# WHAT YOU NEED TO DO
Beginning with the first line of the data below, extract each line up to and including the one containing "site KGA_S4_KHOLA05, 3-frame burst.". Copy them exactly and add nothing.

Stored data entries
══════════
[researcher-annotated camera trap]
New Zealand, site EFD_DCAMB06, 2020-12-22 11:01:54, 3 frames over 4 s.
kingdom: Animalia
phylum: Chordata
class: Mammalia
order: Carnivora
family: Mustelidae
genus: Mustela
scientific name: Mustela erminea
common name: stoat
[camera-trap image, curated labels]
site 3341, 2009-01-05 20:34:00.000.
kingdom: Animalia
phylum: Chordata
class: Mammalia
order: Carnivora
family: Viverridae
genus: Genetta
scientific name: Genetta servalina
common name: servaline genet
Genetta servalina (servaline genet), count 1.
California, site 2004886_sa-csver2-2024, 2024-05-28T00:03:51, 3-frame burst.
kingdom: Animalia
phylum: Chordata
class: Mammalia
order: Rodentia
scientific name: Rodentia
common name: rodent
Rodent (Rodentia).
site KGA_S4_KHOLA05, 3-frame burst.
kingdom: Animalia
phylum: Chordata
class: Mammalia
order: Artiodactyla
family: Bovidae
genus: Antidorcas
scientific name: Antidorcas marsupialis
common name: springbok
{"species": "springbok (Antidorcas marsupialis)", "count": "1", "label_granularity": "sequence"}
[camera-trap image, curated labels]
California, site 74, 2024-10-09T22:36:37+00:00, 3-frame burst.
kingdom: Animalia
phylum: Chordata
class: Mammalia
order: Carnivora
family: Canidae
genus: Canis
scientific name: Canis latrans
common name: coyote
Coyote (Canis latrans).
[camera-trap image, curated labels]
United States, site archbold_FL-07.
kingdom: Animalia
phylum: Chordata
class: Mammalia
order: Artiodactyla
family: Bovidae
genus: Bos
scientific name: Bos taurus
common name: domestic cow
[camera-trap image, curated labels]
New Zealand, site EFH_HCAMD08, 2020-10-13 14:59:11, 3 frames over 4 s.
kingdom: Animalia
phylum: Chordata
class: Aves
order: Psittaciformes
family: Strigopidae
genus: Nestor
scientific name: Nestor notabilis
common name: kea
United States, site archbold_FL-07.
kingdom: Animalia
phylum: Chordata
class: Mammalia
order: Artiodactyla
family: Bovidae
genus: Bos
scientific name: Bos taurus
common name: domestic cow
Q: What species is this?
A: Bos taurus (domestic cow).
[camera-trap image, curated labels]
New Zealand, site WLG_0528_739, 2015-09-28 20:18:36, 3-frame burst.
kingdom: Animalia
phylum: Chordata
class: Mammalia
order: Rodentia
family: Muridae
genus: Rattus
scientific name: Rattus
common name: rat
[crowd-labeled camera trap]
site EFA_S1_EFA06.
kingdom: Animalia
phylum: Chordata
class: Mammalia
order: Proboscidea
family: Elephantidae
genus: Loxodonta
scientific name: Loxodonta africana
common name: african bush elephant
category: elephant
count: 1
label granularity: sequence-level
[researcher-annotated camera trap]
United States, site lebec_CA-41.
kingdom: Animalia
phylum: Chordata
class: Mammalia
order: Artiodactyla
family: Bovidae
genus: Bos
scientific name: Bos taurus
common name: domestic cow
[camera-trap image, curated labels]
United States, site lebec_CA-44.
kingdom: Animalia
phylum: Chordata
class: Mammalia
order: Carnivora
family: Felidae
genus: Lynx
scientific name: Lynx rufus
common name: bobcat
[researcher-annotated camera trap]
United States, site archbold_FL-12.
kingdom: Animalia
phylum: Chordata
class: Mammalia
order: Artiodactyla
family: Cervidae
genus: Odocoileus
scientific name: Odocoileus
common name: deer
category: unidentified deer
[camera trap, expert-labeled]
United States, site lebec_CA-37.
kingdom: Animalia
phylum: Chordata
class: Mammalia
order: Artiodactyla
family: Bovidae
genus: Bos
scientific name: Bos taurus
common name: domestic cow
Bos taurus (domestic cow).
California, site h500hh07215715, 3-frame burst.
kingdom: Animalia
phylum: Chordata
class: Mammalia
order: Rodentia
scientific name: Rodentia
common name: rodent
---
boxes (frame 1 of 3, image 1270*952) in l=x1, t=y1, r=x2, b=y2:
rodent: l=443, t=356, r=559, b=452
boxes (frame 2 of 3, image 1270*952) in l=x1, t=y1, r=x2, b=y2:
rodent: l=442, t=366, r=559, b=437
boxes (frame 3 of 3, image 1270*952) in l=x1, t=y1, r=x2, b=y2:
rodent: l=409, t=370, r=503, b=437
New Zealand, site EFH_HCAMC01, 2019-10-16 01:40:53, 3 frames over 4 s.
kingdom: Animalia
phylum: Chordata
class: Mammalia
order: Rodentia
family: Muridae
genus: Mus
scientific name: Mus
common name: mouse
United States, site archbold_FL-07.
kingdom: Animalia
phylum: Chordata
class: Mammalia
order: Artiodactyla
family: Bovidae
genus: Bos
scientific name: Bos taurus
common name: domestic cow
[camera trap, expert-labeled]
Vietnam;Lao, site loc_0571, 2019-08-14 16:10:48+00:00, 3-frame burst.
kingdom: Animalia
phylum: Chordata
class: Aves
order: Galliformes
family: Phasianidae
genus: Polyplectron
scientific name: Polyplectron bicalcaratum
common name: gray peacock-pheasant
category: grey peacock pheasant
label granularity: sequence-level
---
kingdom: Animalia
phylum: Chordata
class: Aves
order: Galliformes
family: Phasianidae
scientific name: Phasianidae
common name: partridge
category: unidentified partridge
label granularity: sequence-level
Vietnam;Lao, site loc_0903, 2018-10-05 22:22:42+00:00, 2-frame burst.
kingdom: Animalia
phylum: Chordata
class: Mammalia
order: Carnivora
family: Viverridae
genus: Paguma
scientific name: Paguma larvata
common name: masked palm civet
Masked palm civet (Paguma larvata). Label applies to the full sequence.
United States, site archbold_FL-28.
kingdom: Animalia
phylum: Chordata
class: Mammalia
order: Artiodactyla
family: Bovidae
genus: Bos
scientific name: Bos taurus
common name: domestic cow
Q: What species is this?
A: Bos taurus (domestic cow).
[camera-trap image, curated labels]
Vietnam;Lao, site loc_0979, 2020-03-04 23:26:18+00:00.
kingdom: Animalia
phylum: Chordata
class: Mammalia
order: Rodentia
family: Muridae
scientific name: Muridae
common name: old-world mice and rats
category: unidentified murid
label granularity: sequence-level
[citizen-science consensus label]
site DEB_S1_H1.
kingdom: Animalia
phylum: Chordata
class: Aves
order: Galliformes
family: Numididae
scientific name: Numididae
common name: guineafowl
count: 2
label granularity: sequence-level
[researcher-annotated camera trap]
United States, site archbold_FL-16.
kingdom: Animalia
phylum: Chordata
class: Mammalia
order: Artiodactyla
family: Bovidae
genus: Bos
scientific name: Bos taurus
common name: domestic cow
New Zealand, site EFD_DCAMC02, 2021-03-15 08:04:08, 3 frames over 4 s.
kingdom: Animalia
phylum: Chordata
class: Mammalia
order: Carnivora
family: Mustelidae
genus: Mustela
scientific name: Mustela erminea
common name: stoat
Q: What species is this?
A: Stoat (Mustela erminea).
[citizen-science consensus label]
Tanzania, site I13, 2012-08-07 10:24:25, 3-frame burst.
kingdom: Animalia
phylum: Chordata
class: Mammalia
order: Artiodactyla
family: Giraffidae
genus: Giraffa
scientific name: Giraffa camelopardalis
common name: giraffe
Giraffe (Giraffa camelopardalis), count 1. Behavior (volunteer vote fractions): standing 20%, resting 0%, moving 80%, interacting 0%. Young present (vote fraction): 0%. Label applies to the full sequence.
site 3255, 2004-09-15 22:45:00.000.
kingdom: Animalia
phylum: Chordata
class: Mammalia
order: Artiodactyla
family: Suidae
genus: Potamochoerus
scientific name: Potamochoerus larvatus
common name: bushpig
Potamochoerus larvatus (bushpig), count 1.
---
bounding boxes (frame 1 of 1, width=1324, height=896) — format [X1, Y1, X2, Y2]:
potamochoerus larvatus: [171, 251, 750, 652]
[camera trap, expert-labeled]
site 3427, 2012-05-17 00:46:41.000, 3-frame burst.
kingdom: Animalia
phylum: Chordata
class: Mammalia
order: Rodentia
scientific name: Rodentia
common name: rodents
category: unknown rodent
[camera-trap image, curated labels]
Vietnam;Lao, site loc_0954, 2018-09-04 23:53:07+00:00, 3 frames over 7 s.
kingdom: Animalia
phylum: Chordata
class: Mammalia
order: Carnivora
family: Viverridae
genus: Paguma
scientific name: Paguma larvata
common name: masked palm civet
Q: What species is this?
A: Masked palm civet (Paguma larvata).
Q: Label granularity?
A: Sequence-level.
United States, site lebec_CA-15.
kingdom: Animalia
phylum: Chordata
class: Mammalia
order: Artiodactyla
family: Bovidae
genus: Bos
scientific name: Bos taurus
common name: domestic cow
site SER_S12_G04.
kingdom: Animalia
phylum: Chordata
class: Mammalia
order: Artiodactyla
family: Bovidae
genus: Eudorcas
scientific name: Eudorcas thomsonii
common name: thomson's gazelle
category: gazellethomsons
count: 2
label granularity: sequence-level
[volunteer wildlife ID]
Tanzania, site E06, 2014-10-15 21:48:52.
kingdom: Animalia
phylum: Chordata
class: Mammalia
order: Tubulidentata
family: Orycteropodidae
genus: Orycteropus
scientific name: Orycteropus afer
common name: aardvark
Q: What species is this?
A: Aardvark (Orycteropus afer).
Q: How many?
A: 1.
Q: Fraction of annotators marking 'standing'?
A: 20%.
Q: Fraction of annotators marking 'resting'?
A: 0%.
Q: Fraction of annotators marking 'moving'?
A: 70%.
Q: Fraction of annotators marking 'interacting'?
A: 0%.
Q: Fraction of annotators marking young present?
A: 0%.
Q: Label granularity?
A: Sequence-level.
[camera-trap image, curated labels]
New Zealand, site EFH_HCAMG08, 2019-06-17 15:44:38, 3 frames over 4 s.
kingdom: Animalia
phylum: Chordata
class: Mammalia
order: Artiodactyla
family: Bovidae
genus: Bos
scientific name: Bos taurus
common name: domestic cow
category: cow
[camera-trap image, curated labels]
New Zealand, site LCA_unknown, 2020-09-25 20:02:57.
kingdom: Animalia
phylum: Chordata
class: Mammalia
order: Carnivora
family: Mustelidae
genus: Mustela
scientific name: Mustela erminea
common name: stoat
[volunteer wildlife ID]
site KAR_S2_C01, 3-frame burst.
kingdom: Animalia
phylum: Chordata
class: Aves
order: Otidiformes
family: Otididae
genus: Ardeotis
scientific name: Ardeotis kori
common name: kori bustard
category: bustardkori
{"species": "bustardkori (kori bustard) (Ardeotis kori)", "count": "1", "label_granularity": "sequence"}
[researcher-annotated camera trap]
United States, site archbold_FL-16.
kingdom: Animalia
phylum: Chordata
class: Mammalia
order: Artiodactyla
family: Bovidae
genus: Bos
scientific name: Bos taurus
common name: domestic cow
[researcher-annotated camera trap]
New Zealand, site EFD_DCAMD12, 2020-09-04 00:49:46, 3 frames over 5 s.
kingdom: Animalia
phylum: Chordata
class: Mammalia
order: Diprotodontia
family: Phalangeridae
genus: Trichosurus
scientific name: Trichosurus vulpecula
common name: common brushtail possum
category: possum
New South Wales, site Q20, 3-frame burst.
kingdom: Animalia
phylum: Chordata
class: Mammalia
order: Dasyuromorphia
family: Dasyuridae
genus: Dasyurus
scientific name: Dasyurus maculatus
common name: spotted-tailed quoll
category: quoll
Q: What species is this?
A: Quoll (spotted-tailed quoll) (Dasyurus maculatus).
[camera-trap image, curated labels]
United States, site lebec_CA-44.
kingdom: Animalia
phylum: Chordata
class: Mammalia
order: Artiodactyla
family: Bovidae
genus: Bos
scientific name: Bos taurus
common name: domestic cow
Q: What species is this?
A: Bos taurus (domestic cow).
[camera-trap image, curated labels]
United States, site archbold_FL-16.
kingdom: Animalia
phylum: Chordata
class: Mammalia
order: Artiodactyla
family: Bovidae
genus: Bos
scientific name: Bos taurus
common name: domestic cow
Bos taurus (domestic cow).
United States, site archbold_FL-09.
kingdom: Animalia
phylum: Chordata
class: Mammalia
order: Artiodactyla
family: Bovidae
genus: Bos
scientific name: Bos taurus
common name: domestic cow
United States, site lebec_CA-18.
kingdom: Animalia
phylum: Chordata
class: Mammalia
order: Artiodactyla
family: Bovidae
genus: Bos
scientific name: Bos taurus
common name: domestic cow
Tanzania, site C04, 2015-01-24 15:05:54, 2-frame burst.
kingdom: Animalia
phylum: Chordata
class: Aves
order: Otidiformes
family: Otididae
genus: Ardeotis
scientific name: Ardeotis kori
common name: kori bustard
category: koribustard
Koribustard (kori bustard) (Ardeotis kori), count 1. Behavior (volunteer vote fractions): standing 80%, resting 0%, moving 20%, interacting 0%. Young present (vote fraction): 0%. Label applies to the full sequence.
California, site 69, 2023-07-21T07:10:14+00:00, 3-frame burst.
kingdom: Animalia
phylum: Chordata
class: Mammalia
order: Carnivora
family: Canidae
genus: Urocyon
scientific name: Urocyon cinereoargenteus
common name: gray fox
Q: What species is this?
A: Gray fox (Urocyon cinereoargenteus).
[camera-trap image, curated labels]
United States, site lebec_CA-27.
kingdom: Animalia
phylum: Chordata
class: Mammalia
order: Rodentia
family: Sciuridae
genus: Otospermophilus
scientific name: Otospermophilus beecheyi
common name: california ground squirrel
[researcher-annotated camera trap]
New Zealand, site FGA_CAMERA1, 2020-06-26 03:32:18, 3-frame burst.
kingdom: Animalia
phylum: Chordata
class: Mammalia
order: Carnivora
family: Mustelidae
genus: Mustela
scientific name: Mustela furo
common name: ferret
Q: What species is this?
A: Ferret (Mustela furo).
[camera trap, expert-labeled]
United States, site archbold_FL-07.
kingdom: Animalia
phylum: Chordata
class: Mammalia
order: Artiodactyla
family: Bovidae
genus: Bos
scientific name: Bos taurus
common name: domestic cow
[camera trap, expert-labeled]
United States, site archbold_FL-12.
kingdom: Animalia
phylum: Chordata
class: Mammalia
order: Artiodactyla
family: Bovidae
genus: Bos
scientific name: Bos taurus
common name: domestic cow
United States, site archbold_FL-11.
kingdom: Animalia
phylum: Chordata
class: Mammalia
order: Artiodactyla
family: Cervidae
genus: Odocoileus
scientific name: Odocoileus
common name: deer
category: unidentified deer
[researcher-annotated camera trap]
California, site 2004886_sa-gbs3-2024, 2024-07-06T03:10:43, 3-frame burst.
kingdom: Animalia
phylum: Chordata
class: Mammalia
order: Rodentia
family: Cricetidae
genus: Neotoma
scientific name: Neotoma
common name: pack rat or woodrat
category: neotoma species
══════════
# SOLUTION TO THE PROBLEM
[researcher-annotated camera trap]
New Zealand, site EFD_DCAMB06, 2020-12-22 11:01:54, 3 frames over 4 s.
kingdom: Animalia
phylum: Chordata
class: Mammalia
order: Carnivora
family: Mustelidae
genus: Mustela
scientific name: Mustela erminea
common name: stoat
[camera-trap image, curated labels]
site 3341, 2009-01-05 20:34:00.000.
kingdom: Animalia
phylum: Chordata
class: Mammalia
order: Carnivora
family: Viverridae
genus: Genetta
scientific name: Genetta servalina
common name: servaline genet
Genetta servalina (servaline genet), count 1.
California, site 2004886_sa-csver2-2024, 2024-05-28T00:03:51, 3-frame burst.
kingdom: Animalia
phylum: Chordata
class: Mammalia
order: Rodentia
scientific name: Rodentia
common name: rodent
Rodent (Rodentia).
site KGA_S4_KHOLA05, 3-frame burst.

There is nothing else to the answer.